At Sourcegraph, we make the distinction between two types of personas: The individual developer (referred to as “dev” below) and the buyer. Here are Sourcegraph’s core personas along with a few example titles for each persona. It is worth noting that these are not the only personas or title of roles that use Sourcegraph or get value from the platform. Here is Sourcegraph’s Go-to-Market (GTM) approach to these different personas:
Sourcegraph caters to any developer with Big Code pains: At a big company / enterprise, most devs experience Big Code pains; at a smaller company, only some developers experience Big Code pains. This persona self-selects and the pain criteria is hard to gauge, so we cannot rely on a-priori criteria of company size alone. Example roles: Sr Software Engineer, Senior Developer, Frontend Developer, Backend Developer, Full stack Developer, Software Engineer. Additional directional info in this slide.

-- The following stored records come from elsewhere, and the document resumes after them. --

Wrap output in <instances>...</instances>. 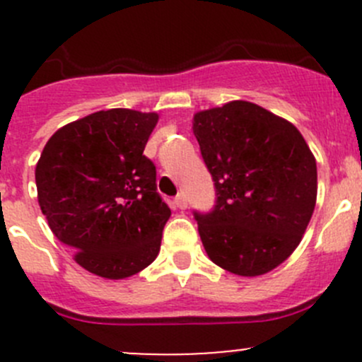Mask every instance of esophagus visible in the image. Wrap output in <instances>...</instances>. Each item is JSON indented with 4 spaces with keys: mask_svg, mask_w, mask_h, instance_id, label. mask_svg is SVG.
I'll return each instance as SVG.
<instances>
[{
    "mask_svg": "<svg viewBox=\"0 0 362 362\" xmlns=\"http://www.w3.org/2000/svg\"><path fill=\"white\" fill-rule=\"evenodd\" d=\"M175 206L177 208H180V210H184L185 206H187V199H185V194L184 192H180V194L177 196V198H175Z\"/></svg>",
    "mask_w": 362,
    "mask_h": 362,
    "instance_id": "esophagus-1",
    "label": "esophagus"
}]
</instances>
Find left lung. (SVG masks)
<instances>
[{"label":"left lung","mask_w":362,"mask_h":362,"mask_svg":"<svg viewBox=\"0 0 362 362\" xmlns=\"http://www.w3.org/2000/svg\"><path fill=\"white\" fill-rule=\"evenodd\" d=\"M192 133L215 182L214 211L194 214L208 257L259 276L303 240L317 202V164L298 127L250 101L194 113Z\"/></svg>","instance_id":"1"}]
</instances>
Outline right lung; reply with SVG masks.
<instances>
[{"label":"right lung","instance_id":"add662e5","mask_svg":"<svg viewBox=\"0 0 362 362\" xmlns=\"http://www.w3.org/2000/svg\"><path fill=\"white\" fill-rule=\"evenodd\" d=\"M156 112H94L49 138L36 163L38 203L73 259L108 280L133 276L160 249L171 210L156 191L144 156Z\"/></svg>","mask_w":362,"mask_h":362}]
</instances>
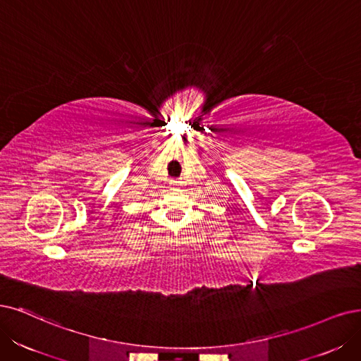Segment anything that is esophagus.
I'll list each match as a JSON object with an SVG mask.
<instances>
[{
  "label": "esophagus",
  "instance_id": "34e87169",
  "mask_svg": "<svg viewBox=\"0 0 361 361\" xmlns=\"http://www.w3.org/2000/svg\"><path fill=\"white\" fill-rule=\"evenodd\" d=\"M169 185H171V189H178L180 181H178V180H171V181H169Z\"/></svg>",
  "mask_w": 361,
  "mask_h": 361
}]
</instances>
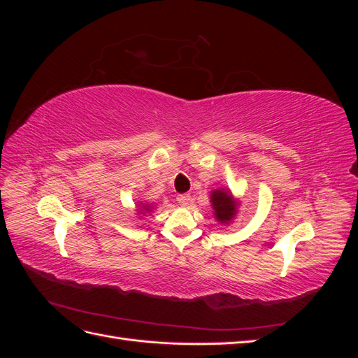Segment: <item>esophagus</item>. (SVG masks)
<instances>
[{"instance_id": "1", "label": "esophagus", "mask_w": 358, "mask_h": 358, "mask_svg": "<svg viewBox=\"0 0 358 358\" xmlns=\"http://www.w3.org/2000/svg\"><path fill=\"white\" fill-rule=\"evenodd\" d=\"M189 200H191L189 194H180V196H178V203H179L180 206H188Z\"/></svg>"}]
</instances>
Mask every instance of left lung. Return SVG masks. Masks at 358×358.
<instances>
[{"label": "left lung", "instance_id": "8db88e82", "mask_svg": "<svg viewBox=\"0 0 358 358\" xmlns=\"http://www.w3.org/2000/svg\"><path fill=\"white\" fill-rule=\"evenodd\" d=\"M210 203L215 218L221 224H229L237 213L239 203L234 200L229 189H213L210 194Z\"/></svg>", "mask_w": 358, "mask_h": 358}]
</instances>
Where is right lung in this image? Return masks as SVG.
I'll list each match as a JSON object with an SVG mask.
<instances>
[{"label": "right lung", "mask_w": 358, "mask_h": 358, "mask_svg": "<svg viewBox=\"0 0 358 358\" xmlns=\"http://www.w3.org/2000/svg\"><path fill=\"white\" fill-rule=\"evenodd\" d=\"M143 209H145V212H148V210H149V206H148V204H145V206H143Z\"/></svg>", "instance_id": "1"}]
</instances>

- Head of Engineering: Crucial part of the relationship Sourcegraph has with the Engineering org. Usually, the engagemenet takes place via EBC, intros, and other executive-level interactions. Example roles: SVP Eng; VP Eng. Additional directional info in this slide.

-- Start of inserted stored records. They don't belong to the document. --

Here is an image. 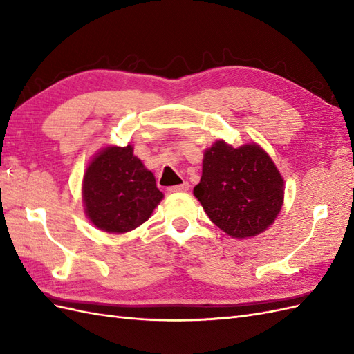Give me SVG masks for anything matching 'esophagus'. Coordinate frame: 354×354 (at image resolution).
I'll return each instance as SVG.
<instances>
[{
  "label": "esophagus",
  "mask_w": 354,
  "mask_h": 354,
  "mask_svg": "<svg viewBox=\"0 0 354 354\" xmlns=\"http://www.w3.org/2000/svg\"><path fill=\"white\" fill-rule=\"evenodd\" d=\"M169 194H183V192H187L189 190V183H185L183 185H177V186H171L169 189Z\"/></svg>",
  "instance_id": "34e87169"
}]
</instances>
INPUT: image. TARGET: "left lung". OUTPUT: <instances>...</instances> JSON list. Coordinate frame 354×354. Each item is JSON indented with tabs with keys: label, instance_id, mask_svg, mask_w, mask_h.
Listing matches in <instances>:
<instances>
[{
	"label": "left lung",
	"instance_id": "left-lung-1",
	"mask_svg": "<svg viewBox=\"0 0 354 354\" xmlns=\"http://www.w3.org/2000/svg\"><path fill=\"white\" fill-rule=\"evenodd\" d=\"M283 194V177L260 145L233 147L217 140L203 152L194 195L229 236L246 239L269 229L281 212Z\"/></svg>",
	"mask_w": 354,
	"mask_h": 354
}]
</instances>
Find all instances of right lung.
Returning a JSON list of instances; mask_svg holds the SVG:
<instances>
[{"label": "right lung", "mask_w": 354, "mask_h": 354, "mask_svg": "<svg viewBox=\"0 0 354 354\" xmlns=\"http://www.w3.org/2000/svg\"><path fill=\"white\" fill-rule=\"evenodd\" d=\"M164 194L133 146H106L93 156L82 178L87 218L108 233H127L152 216Z\"/></svg>", "instance_id": "right-lung-1"}]
</instances>
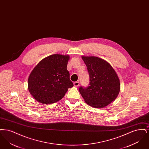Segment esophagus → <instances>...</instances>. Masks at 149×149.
Wrapping results in <instances>:
<instances>
[{
	"mask_svg": "<svg viewBox=\"0 0 149 149\" xmlns=\"http://www.w3.org/2000/svg\"><path fill=\"white\" fill-rule=\"evenodd\" d=\"M74 85L75 86H78L79 85V81H75L74 83Z\"/></svg>",
	"mask_w": 149,
	"mask_h": 149,
	"instance_id": "34e87169",
	"label": "esophagus"
}]
</instances>
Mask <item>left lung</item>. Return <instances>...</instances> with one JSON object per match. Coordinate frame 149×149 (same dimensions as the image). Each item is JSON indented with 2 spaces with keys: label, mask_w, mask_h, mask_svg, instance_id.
<instances>
[{
  "label": "left lung",
  "mask_w": 149,
  "mask_h": 149,
  "mask_svg": "<svg viewBox=\"0 0 149 149\" xmlns=\"http://www.w3.org/2000/svg\"><path fill=\"white\" fill-rule=\"evenodd\" d=\"M89 76L87 87L81 86L79 91L85 102L94 108H103L116 99L120 92L118 76L106 61L95 56H82Z\"/></svg>",
  "instance_id": "8db88e82"
}]
</instances>
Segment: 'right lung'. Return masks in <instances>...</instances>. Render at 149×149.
<instances>
[{
    "label": "right lung",
    "instance_id": "1",
    "mask_svg": "<svg viewBox=\"0 0 149 149\" xmlns=\"http://www.w3.org/2000/svg\"><path fill=\"white\" fill-rule=\"evenodd\" d=\"M69 56L52 55L42 60L30 74L29 90L34 98L43 104H51L64 97L74 86L66 68Z\"/></svg>",
    "mask_w": 149,
    "mask_h": 149
}]
</instances>
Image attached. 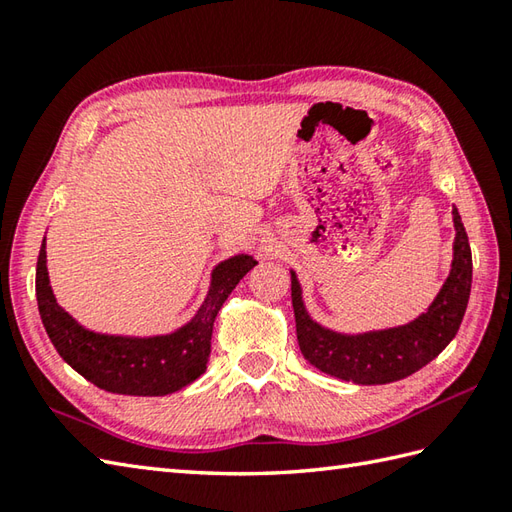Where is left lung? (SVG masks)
Returning a JSON list of instances; mask_svg holds the SVG:
<instances>
[{"label": "left lung", "mask_w": 512, "mask_h": 512, "mask_svg": "<svg viewBox=\"0 0 512 512\" xmlns=\"http://www.w3.org/2000/svg\"><path fill=\"white\" fill-rule=\"evenodd\" d=\"M453 262L449 277L427 312L405 325L385 330L345 334L325 328L310 317L303 301V290L295 270H290L292 308L297 321V341L303 358L323 374L347 380L354 385H387L407 378L431 363L453 336L464 319L471 297L473 259L462 217L453 206Z\"/></svg>", "instance_id": "8db88e82"}]
</instances>
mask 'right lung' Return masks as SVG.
<instances>
[{
  "mask_svg": "<svg viewBox=\"0 0 512 512\" xmlns=\"http://www.w3.org/2000/svg\"><path fill=\"white\" fill-rule=\"evenodd\" d=\"M255 264L257 259L246 253L217 264L211 270V284L202 306L173 332L154 336L105 334L85 328L57 303L43 237L37 259V306L54 350L74 372L110 394L167 396L204 374L217 312Z\"/></svg>",
  "mask_w": 512,
  "mask_h": 512,
  "instance_id": "1",
  "label": "right lung"
}]
</instances>
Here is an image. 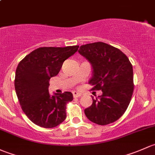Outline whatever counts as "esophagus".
<instances>
[{"instance_id": "1", "label": "esophagus", "mask_w": 155, "mask_h": 155, "mask_svg": "<svg viewBox=\"0 0 155 155\" xmlns=\"http://www.w3.org/2000/svg\"><path fill=\"white\" fill-rule=\"evenodd\" d=\"M72 94H73V97H74V98H78V97L81 96V94L79 93V92H76V91H74V92H72Z\"/></svg>"}]
</instances>
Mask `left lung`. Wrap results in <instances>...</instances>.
<instances>
[{
    "label": "left lung",
    "mask_w": 155,
    "mask_h": 155,
    "mask_svg": "<svg viewBox=\"0 0 155 155\" xmlns=\"http://www.w3.org/2000/svg\"><path fill=\"white\" fill-rule=\"evenodd\" d=\"M78 52L92 64V90H101L84 113L91 122L100 125L113 123L125 113L134 92L133 67L127 56L117 48L98 42L84 45Z\"/></svg>",
    "instance_id": "1"
}]
</instances>
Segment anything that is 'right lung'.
<instances>
[{
	"label": "right lung",
	"mask_w": 155,
	"mask_h": 155,
	"mask_svg": "<svg viewBox=\"0 0 155 155\" xmlns=\"http://www.w3.org/2000/svg\"><path fill=\"white\" fill-rule=\"evenodd\" d=\"M78 48L41 47L18 63L15 71V92L23 112L36 125L51 128L66 119V104L73 100L72 93L64 92L50 95L49 80L57 75L63 62Z\"/></svg>",
	"instance_id": "1"
}]
</instances>
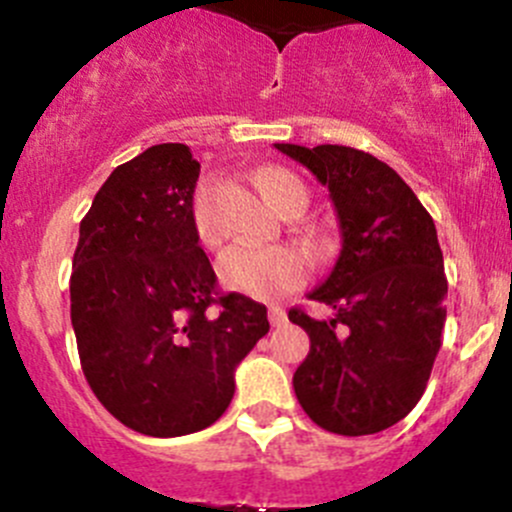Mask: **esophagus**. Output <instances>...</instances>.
<instances>
[{
    "mask_svg": "<svg viewBox=\"0 0 512 512\" xmlns=\"http://www.w3.org/2000/svg\"><path fill=\"white\" fill-rule=\"evenodd\" d=\"M267 317H270L272 327H282V324L287 322V312L282 307H275V304H272V307L267 309Z\"/></svg>",
    "mask_w": 512,
    "mask_h": 512,
    "instance_id": "34e87169",
    "label": "esophagus"
}]
</instances>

The following 2 buyers will probably be less relevant as buyers per se when selling Cody:
Security Engineering Leader: Usually experiences the most acute pain, but also operates in a more crowded space and more compartmentalized vs. the rest of Eng (so they are more likely to only look at a narrow value prop).

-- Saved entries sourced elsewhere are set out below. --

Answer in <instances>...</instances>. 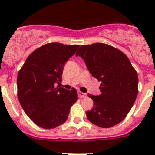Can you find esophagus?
<instances>
[{"label": "esophagus", "mask_w": 155, "mask_h": 155, "mask_svg": "<svg viewBox=\"0 0 155 155\" xmlns=\"http://www.w3.org/2000/svg\"><path fill=\"white\" fill-rule=\"evenodd\" d=\"M78 96L80 97V98H86V97L87 96L86 93L81 92V91H78Z\"/></svg>", "instance_id": "1"}]
</instances>
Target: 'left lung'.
I'll return each mask as SVG.
<instances>
[{
    "label": "left lung",
    "instance_id": "obj_1",
    "mask_svg": "<svg viewBox=\"0 0 155 155\" xmlns=\"http://www.w3.org/2000/svg\"><path fill=\"white\" fill-rule=\"evenodd\" d=\"M78 55L91 74L101 82L100 95L88 94L94 104L86 112L87 119L103 128L117 125L128 114L137 99V71L123 52L104 43L81 46L76 53Z\"/></svg>",
    "mask_w": 155,
    "mask_h": 155
}]
</instances>
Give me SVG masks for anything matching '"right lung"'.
I'll use <instances>...</instances> for the list:
<instances>
[{
  "label": "right lung",
  "instance_id": "obj_1",
  "mask_svg": "<svg viewBox=\"0 0 155 155\" xmlns=\"http://www.w3.org/2000/svg\"><path fill=\"white\" fill-rule=\"evenodd\" d=\"M79 45L51 42L29 54L17 77L18 98L28 117L45 129L57 127L68 119L70 107L78 100L75 88L58 86L65 63Z\"/></svg>",
  "mask_w": 155,
  "mask_h": 155
}]
</instances>
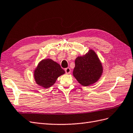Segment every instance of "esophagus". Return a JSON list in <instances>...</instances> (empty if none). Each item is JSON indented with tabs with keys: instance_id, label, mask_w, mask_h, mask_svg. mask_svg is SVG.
Wrapping results in <instances>:
<instances>
[{
	"instance_id": "1",
	"label": "esophagus",
	"mask_w": 133,
	"mask_h": 133,
	"mask_svg": "<svg viewBox=\"0 0 133 133\" xmlns=\"http://www.w3.org/2000/svg\"><path fill=\"white\" fill-rule=\"evenodd\" d=\"M64 71H65V72L67 74H69L71 72V69L69 67H67L66 69H64Z\"/></svg>"
}]
</instances>
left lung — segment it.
<instances>
[{"instance_id":"8db88e82","label":"left lung","mask_w":133,"mask_h":133,"mask_svg":"<svg viewBox=\"0 0 133 133\" xmlns=\"http://www.w3.org/2000/svg\"><path fill=\"white\" fill-rule=\"evenodd\" d=\"M103 66L97 54L93 49L75 59L73 75L81 85L90 86L97 82L103 73Z\"/></svg>"}]
</instances>
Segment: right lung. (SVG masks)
I'll list each match as a JSON object with an SVG mask.
<instances>
[{"mask_svg":"<svg viewBox=\"0 0 133 133\" xmlns=\"http://www.w3.org/2000/svg\"><path fill=\"white\" fill-rule=\"evenodd\" d=\"M64 71L59 64L52 59H43L34 70V77L36 83L44 88H49L56 83L59 76Z\"/></svg>","mask_w":133,"mask_h":133,"instance_id":"1","label":"right lung"}]
</instances>
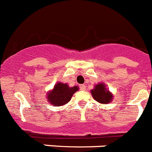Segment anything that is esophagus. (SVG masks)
<instances>
[{
    "instance_id": "34e87169",
    "label": "esophagus",
    "mask_w": 152,
    "mask_h": 152,
    "mask_svg": "<svg viewBox=\"0 0 152 152\" xmlns=\"http://www.w3.org/2000/svg\"><path fill=\"white\" fill-rule=\"evenodd\" d=\"M80 89H81V90L85 91L86 90V86H85V85L81 84V85H80Z\"/></svg>"
}]
</instances>
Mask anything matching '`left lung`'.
Listing matches in <instances>:
<instances>
[{
  "label": "left lung",
  "instance_id": "8db88e82",
  "mask_svg": "<svg viewBox=\"0 0 152 152\" xmlns=\"http://www.w3.org/2000/svg\"><path fill=\"white\" fill-rule=\"evenodd\" d=\"M90 93L93 99L100 104H107L113 102V95L107 88L104 83H99L95 85L94 89L90 90Z\"/></svg>",
  "mask_w": 152,
  "mask_h": 152
}]
</instances>
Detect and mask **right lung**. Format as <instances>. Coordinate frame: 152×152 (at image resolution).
Returning a JSON list of instances; mask_svg holds the SVG:
<instances>
[{"label": "right lung", "instance_id": "1", "mask_svg": "<svg viewBox=\"0 0 152 152\" xmlns=\"http://www.w3.org/2000/svg\"><path fill=\"white\" fill-rule=\"evenodd\" d=\"M78 86H77L71 87L67 83L57 82L53 89L48 91L46 98L48 102L53 106H63L70 102L72 95L75 92L78 91Z\"/></svg>", "mask_w": 152, "mask_h": 152}]
</instances>
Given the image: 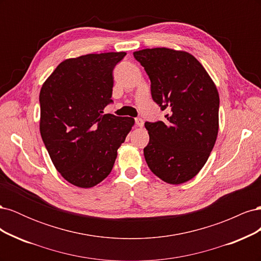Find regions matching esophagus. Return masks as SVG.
<instances>
[{
    "label": "esophagus",
    "mask_w": 261,
    "mask_h": 261,
    "mask_svg": "<svg viewBox=\"0 0 261 261\" xmlns=\"http://www.w3.org/2000/svg\"><path fill=\"white\" fill-rule=\"evenodd\" d=\"M135 123H136L137 126H139V127H143V126H144L143 118H140V117H136L135 118Z\"/></svg>",
    "instance_id": "34e87169"
}]
</instances>
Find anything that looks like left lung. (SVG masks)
I'll return each mask as SVG.
<instances>
[{
    "label": "left lung",
    "mask_w": 261,
    "mask_h": 261,
    "mask_svg": "<svg viewBox=\"0 0 261 261\" xmlns=\"http://www.w3.org/2000/svg\"><path fill=\"white\" fill-rule=\"evenodd\" d=\"M150 78L151 97L165 120L146 122L145 159L169 184L192 179L207 162L219 130L216 85L192 54L167 48L134 52Z\"/></svg>",
    "instance_id": "left-lung-1"
}]
</instances>
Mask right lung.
<instances>
[{
  "mask_svg": "<svg viewBox=\"0 0 261 261\" xmlns=\"http://www.w3.org/2000/svg\"><path fill=\"white\" fill-rule=\"evenodd\" d=\"M125 52L87 54L54 69L39 96L40 133L54 167L70 184L89 188L112 171L133 117L103 114L113 103V69Z\"/></svg>",
  "mask_w": 261,
  "mask_h": 261,
  "instance_id": "add662e5",
  "label": "right lung"
}]
</instances>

Platform/Infrastructure Leader: Probably experiences the pain slightly less acutely, but still very seriously. Not all companies have a clear platform/infra leader, but that is changing; This function is much better integrated with the rest of Engineering, so more likely to see resonance by broader value prop. Example roles: Dir of Platform Eng; Sr Manager of Infrastructure Eng; Developer Platform. Also connects to Admin Personas.
The two types of personas, devs and buyers, have different customer journeys on their path of awareness and experience of Sourcegraph. The two journeys are depicted here. Different team members across Product, Marketing, and other departments are aligned to each persona and each stage of the journey to make it the best experience for the personas.
A persona is a set of people who share common problems and other traits. Instead of writing a blog post for a single specific person, or building a feature for a single specific person, we target broad sets of people (“personas”). For general information about personas, see ”Personas for Product Management”. The different personas have different customer journeys.
It is crucial that as a customer-centric growing company, we always keep our target audiences in mind, across all activities in the company. No matter the role, each of us are designing for, building for, huddling around, and interacting with our personas and as such, we must all be aligned in our understanding of the key characteristics, pain points, and motivations of the people we are trying our best to delight.